Die Williams-Mechaniker konnten Sargeants FW46 nicht rechtzeitig für das 2. Freie Training reparieren. Erneut war für den US-Piloten zuschauen angesagt. Ein kleines Trostpflaster dürfte sein, dass im FP2 ohnehin kaum gefahren wurde. Durch wechselhaften Bedingungen nahm die Königsklasse des Motorsports kaum an der zweiten Trainingseinheit teil. Sargeants Teamkollege Albon brachte am Ende vier Runden und keine Rundenzeit zu Stande.

Nach Demütigung in Australien: Hat Williams Sargeant das Selbstvertrauen genommen?
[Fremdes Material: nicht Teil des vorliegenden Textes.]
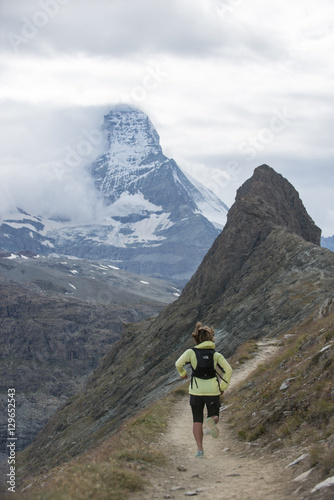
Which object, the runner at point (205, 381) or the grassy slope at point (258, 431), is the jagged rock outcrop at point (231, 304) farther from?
the runner at point (205, 381)

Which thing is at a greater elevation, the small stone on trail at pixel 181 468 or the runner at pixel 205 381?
the runner at pixel 205 381

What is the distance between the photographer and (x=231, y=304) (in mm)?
62438

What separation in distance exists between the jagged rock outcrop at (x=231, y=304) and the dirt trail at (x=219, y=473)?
2705cm

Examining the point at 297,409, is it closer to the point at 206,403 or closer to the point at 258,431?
the point at 258,431

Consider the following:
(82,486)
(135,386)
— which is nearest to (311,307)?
(135,386)

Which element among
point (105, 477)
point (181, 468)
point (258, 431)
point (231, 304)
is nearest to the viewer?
point (105, 477)

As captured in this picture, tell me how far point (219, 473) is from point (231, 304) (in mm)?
50817

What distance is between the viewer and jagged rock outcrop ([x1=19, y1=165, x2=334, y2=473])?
165ft

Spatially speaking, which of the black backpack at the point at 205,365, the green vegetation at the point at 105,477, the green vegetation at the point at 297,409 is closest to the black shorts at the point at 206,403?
the black backpack at the point at 205,365

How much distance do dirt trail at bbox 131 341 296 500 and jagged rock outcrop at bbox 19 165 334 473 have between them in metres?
27.0

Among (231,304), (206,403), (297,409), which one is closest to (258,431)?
(297,409)

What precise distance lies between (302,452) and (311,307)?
106 feet

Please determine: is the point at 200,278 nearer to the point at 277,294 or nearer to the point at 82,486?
the point at 277,294

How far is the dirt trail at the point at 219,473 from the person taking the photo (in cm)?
996
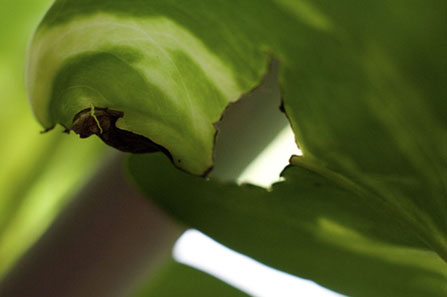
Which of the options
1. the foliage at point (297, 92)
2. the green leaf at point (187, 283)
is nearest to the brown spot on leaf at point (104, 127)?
the foliage at point (297, 92)

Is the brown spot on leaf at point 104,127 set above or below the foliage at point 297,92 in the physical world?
below

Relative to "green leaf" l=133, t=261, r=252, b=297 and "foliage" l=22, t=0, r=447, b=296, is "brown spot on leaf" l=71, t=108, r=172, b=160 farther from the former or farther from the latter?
"green leaf" l=133, t=261, r=252, b=297

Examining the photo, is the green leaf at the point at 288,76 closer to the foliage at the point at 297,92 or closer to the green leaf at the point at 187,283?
the foliage at the point at 297,92

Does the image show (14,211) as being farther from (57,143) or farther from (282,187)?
(282,187)

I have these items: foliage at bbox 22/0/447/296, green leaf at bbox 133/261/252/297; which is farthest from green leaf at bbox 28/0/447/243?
green leaf at bbox 133/261/252/297

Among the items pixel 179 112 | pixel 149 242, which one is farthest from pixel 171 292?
pixel 179 112

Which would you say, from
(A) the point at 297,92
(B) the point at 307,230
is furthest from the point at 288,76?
(B) the point at 307,230
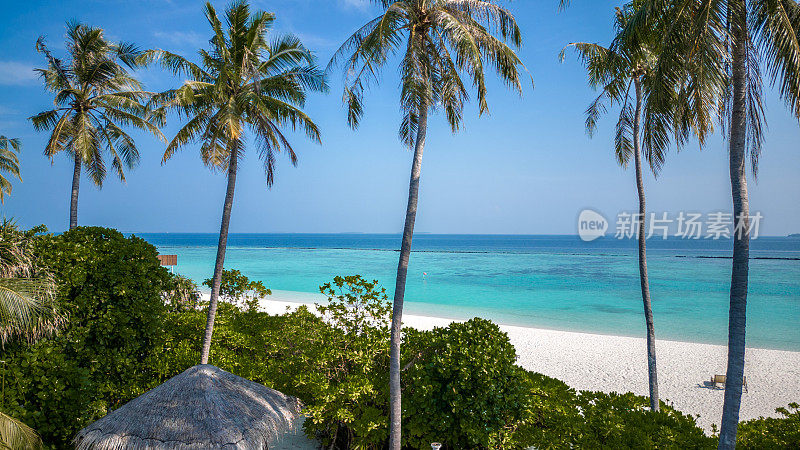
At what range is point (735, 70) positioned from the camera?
179 inches

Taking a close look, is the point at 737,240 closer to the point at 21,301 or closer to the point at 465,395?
the point at 465,395

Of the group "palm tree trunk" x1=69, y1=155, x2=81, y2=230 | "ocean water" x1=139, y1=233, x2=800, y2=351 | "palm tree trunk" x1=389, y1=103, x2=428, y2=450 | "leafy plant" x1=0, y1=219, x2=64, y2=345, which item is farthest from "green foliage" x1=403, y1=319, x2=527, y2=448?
"ocean water" x1=139, y1=233, x2=800, y2=351

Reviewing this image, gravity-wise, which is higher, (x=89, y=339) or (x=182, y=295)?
(x=89, y=339)

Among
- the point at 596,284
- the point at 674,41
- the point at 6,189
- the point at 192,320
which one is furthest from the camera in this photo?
the point at 596,284

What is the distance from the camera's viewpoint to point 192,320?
905cm

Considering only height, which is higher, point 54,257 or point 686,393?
point 54,257

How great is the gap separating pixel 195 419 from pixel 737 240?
21.5 ft

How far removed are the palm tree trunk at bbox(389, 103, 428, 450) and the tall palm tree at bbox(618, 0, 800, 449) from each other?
2858 mm

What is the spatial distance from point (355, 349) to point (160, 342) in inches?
155

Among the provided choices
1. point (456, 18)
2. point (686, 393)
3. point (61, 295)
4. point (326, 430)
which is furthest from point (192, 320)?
point (686, 393)

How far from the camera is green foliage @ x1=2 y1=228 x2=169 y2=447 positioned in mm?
5699

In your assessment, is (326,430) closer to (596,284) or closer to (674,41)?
(674,41)

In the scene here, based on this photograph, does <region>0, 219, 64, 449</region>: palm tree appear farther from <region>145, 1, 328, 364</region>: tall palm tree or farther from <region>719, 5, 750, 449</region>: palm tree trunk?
<region>719, 5, 750, 449</region>: palm tree trunk

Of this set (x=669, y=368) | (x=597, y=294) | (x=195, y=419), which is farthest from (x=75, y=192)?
(x=597, y=294)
Dass die Entscheidung, Sargeant das Auto trotz fehlerloser Vorstellung in Australien abzunehmen, schwer für ihn war, gab der junge US-Amerikaner bereits in Melbourne zu und bezeichnete die Entscheidung seines Teams als den härtesten Moment in seiner Karriere. Auch in der Formel-1-Welt schieden sich die Meinungen, ob Williams die richtige Entscheidung getroffen hatte. Die Befürchtung: Logan Sargeants Selbstvertrauen könnte angesichts des klaren Statements seines eigenen Teams nun komplett im Keller sein. Ist der Unfall von Japan eine Folge des erschütterten Selbstbewusstseins, oder ein 'typsicher' Sargeant-Fehler?

"Es [das Selbstvertrauen, d. Red.] war auf keinen Fall zerstört", verneinte Sargeant vehement. "Wenn überhaupt, bin ich nach einer Woche Pause hier angekommen und habe mich so frisch und bereit wie noch nie gefühlt. Der Unfall hat nichts damit zu tun. Es war ein Fehler bei der Sicht."

Auch Teamchef Vowles sieht keine Selbstvertrauens-Probleme bei seinem Schützling. "Wir haben ihn ohne eigenes Verschulden in eine sehr schwierige Situation gebracht, mit der er umgehen musste", erklärte Vowles zunächst. "Aber er war in dieser Woche und auch gestern Abend, als ich ihn gegen 21 oder 22 Uhr anrief, in einem sehr guten Geisteszustand. Er wollte einfach nur wieder ins Auto steigen und losfahren, aber nicht mit der Absicht, der Welt zu beweisen, dass er einen Stammplatz verdient hat, sondern einfach mit seiner normalen Einstellung."

Für den Teamchef hätte der Unfall in Japan auch ohne die Australien-Vorgeschichte passieren können. " Ich glaube also nicht, dass wir hier eine Reaktion von jemandem gesehen haben, der nicht in Melbourne gefahren ist. Ich denke, es war eher eine Situation, die jederzeit hätte eintreten können."